»»
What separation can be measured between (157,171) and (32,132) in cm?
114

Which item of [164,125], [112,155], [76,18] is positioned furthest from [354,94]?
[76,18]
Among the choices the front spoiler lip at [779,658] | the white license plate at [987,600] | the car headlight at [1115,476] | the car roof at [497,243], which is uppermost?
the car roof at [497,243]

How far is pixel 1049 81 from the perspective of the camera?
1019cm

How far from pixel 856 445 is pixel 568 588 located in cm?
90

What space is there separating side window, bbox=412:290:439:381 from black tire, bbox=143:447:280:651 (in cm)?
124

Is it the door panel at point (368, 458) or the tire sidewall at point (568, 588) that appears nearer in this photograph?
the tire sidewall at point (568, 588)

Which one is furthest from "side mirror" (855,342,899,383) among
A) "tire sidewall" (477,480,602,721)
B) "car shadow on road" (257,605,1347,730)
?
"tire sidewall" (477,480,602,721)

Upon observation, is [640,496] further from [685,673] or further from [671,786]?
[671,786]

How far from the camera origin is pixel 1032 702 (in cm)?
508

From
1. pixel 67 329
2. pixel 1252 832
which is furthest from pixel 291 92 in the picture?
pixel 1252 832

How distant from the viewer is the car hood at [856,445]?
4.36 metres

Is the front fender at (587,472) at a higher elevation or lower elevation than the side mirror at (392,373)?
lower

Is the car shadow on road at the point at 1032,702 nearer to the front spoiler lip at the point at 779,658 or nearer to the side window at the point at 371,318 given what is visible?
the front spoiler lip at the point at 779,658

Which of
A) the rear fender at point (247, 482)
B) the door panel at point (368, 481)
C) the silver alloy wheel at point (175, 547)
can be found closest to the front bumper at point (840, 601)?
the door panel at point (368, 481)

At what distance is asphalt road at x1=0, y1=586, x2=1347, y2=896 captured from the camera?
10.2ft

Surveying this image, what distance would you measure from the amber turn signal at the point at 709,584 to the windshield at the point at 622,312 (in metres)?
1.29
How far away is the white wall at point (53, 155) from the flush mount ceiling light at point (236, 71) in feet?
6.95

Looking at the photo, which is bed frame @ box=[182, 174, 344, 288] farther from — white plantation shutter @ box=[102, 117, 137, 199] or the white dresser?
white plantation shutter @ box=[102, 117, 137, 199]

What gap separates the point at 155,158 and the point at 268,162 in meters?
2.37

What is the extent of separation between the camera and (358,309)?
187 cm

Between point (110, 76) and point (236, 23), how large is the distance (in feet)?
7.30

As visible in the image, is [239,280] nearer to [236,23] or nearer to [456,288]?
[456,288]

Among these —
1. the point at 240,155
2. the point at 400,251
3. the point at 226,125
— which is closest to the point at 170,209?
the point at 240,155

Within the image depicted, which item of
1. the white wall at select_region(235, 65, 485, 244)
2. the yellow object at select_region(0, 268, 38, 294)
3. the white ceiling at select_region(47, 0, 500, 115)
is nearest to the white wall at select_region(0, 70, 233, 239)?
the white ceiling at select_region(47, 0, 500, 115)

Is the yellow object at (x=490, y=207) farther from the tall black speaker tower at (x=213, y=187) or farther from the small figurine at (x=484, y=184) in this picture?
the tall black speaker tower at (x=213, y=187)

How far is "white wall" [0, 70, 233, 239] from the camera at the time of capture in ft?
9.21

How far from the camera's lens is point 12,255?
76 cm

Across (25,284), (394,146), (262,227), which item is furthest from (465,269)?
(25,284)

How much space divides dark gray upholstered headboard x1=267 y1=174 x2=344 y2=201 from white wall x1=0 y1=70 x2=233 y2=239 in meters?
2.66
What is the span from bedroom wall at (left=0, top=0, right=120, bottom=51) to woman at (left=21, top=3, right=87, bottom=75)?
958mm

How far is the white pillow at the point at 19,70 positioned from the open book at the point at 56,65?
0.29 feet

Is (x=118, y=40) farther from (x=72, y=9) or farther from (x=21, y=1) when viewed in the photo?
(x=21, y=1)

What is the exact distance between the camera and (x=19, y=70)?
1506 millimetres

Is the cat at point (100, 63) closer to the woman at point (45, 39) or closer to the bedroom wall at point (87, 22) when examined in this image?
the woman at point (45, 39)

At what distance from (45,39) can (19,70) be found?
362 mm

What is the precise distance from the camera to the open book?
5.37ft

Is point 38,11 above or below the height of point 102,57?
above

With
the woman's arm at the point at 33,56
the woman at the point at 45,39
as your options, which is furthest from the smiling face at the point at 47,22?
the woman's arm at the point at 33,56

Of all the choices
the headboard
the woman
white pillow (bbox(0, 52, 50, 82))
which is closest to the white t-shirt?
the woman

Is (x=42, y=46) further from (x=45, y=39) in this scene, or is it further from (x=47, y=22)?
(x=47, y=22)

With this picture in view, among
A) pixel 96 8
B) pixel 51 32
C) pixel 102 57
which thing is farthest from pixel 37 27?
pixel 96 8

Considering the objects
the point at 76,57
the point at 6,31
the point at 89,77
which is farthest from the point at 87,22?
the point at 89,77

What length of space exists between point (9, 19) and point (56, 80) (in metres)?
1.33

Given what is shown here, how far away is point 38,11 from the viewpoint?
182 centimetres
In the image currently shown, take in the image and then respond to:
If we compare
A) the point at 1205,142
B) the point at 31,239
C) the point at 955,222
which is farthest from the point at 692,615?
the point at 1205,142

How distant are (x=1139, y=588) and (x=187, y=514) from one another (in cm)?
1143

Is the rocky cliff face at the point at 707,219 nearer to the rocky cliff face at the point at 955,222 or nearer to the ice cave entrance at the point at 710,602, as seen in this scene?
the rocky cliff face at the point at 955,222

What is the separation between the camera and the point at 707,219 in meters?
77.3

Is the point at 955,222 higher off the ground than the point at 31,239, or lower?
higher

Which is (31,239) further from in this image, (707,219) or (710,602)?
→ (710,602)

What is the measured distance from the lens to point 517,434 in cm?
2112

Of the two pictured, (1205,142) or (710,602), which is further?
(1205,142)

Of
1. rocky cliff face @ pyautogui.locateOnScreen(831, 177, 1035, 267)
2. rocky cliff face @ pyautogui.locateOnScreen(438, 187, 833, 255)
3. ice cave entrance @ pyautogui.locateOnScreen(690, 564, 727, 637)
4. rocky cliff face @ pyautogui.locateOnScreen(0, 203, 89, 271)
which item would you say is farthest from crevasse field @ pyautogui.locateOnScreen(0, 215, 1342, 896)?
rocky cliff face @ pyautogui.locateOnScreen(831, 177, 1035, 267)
««
Write out the data exactly as it stands.

● **Solution for this exercise**
What separation can be measured between (157,171) and (32,132) in cm?
114

Which item of [164,125], [112,155], [76,18] is positioned furthest from [354,94]?
[76,18]
Among the choices the front spoiler lip at [779,658] | the white license plate at [987,600] | the car headlight at [1115,476] | the car roof at [497,243], which is uppermost?
the car roof at [497,243]

How far is pixel 1049 81 from the perspective of the camera?
1019cm

How far from pixel 856 445 is pixel 568 588 located in cm?
90

What space is there separating side window, bbox=412:290:439:381 from black tire, bbox=143:447:280:651 (in cm)?
124

Is it the door panel at point (368, 458) or the tire sidewall at point (568, 588) that appears nearer in this photograph?
the tire sidewall at point (568, 588)

Which one is furthest from "side mirror" (855,342,899,383) among
A) "tire sidewall" (477,480,602,721)
B) "car shadow on road" (257,605,1347,730)
?
"tire sidewall" (477,480,602,721)

Upon observation, is [640,496] further from [685,673] or further from [671,786]?
[671,786]

How far from the camera origin is pixel 1032 702 (in cm)?
508

From
1. pixel 67 329
2. pixel 1252 832
which is furthest from pixel 291 92 in the picture?
pixel 1252 832

How distant from the viewer is the car hood at [856,445]?
4.36 metres

Is the front fender at (587,472) at a higher elevation or lower elevation than the side mirror at (392,373)?
lower

Is the car shadow on road at the point at 1032,702 nearer to the front spoiler lip at the point at 779,658 or nearer to the side window at the point at 371,318 given what is visible?
the front spoiler lip at the point at 779,658

Which of
A) the rear fender at point (247, 482)
B) the door panel at point (368, 481)
C) the silver alloy wheel at point (175, 547)
can be found closest to the front bumper at point (840, 601)?
the door panel at point (368, 481)

At what distance is asphalt road at x1=0, y1=586, x2=1347, y2=896 captured from the camera?
10.2ft

Surveying this image, what distance would you measure from the amber turn signal at the point at 709,584 to the windshield at the point at 622,312 (in metres)?
1.29
How far away is the white wall at point (53, 155) from the flush mount ceiling light at point (236, 71) in feet?
6.95

Looking at the photo, which is bed frame @ box=[182, 174, 344, 288] farther from — white plantation shutter @ box=[102, 117, 137, 199] or the white dresser?
white plantation shutter @ box=[102, 117, 137, 199]

What gap separates the point at 155,158 and the point at 268,162 in meters?
2.37

What is the extent of separation between the camera and (358,309)?
187 cm

Between point (110, 76) and point (236, 23), how large is the distance (in feet)?
7.30

As visible in the image, is [239,280] nearer to [236,23] or nearer to [456,288]?
[456,288]

Among these —
1. the point at 240,155
2. the point at 400,251
3. the point at 226,125
— which is closest to the point at 170,209?
the point at 240,155

Within the image depicted, which item of
1. the white wall at select_region(235, 65, 485, 244)
2. the yellow object at select_region(0, 268, 38, 294)
3. the white ceiling at select_region(47, 0, 500, 115)
is nearest to the white wall at select_region(0, 70, 233, 239)?
the white ceiling at select_region(47, 0, 500, 115)

Is the yellow object at (x=490, y=207) farther from the tall black speaker tower at (x=213, y=187) or farther from the small figurine at (x=484, y=184) in this picture?
the tall black speaker tower at (x=213, y=187)

How far is "white wall" [0, 70, 233, 239] from the camera at the time of capture in ft?
9.21

How far from the camera's lens is point 12,255?
76 cm

Across (25,284), (394,146), (262,227), which item is furthest from (465,269)?
(25,284)

How much space divides dark gray upholstered headboard x1=267 y1=174 x2=344 y2=201 from white wall x1=0 y1=70 x2=233 y2=239 in meters?
2.66
What is the span from bedroom wall at (left=0, top=0, right=120, bottom=51) to woman at (left=21, top=3, right=87, bottom=75)?
958mm

How far is the white pillow at the point at 19,70 positioned from the open book at the point at 56,65?
0.29 feet

Is (x=118, y=40) farther from (x=72, y=9) or farther from (x=21, y=1) when viewed in the photo?
(x=21, y=1)

What is the exact distance between the camera and (x=19, y=70)?
1506 millimetres

Is the cat at point (100, 63) closer to the woman at point (45, 39) or closer to the bedroom wall at point (87, 22) when examined in this image?
the woman at point (45, 39)

At what distance from (45,39) can (19,70) be found?
362 mm

What is the precise distance from the camera to the open book?
5.37ft

Is point 38,11 above or below the height of point 102,57?
above

With
the woman's arm at the point at 33,56
the woman at the point at 45,39
as your options, which is furthest from the smiling face at the point at 47,22?
the woman's arm at the point at 33,56

Of all the choices
the headboard
the woman
white pillow (bbox(0, 52, 50, 82))
which is closest to the white t-shirt?
the woman

Is (x=42, y=46) further from (x=45, y=39) in this scene, or is it further from (x=47, y=22)?
(x=47, y=22)

With this picture in view, among
A) pixel 96 8
B) pixel 51 32
C) pixel 102 57
which thing is farthest from pixel 37 27?
pixel 96 8

Considering the objects
the point at 76,57
the point at 6,31
the point at 89,77
which is farthest from the point at 87,22?
the point at 89,77

What length of space exists between point (9, 19) and point (56, 80) (in metres)?
1.33

Given what is shown here, how far away is point 38,11 from the viewpoint?
182 centimetres
In the image currently shown, take in the image and then respond to:
If we compare
A) the point at 1205,142
B) the point at 31,239
C) the point at 955,222
which is farthest from the point at 692,615?
the point at 1205,142

How distant are (x=1139, y=588) and (x=187, y=514) from one another (in cm)?
1143

Is the rocky cliff face at the point at 707,219 nearer to the rocky cliff face at the point at 955,222 or nearer to the ice cave entrance at the point at 710,602, as seen in this scene?
the rocky cliff face at the point at 955,222

What is the separation between the camera and the point at 707,219 in meters?
77.3

Is the point at 955,222 higher off the ground than the point at 31,239, or lower?
higher

Which is (31,239) further from in this image, (707,219) or (710,602)?
→ (710,602)

What is the measured distance from the lens to point 517,434 in cm?
2112

Of the two pictured, (1205,142) or (710,602), which is further?
(1205,142)

Of
1. rocky cliff face @ pyautogui.locateOnScreen(831, 177, 1035, 267)
2. rocky cliff face @ pyautogui.locateOnScreen(438, 187, 833, 255)
3. ice cave entrance @ pyautogui.locateOnScreen(690, 564, 727, 637)
4. rocky cliff face @ pyautogui.locateOnScreen(0, 203, 89, 271)
which item would you say is farthest from crevasse field @ pyautogui.locateOnScreen(0, 215, 1342, 896)?
rocky cliff face @ pyautogui.locateOnScreen(831, 177, 1035, 267)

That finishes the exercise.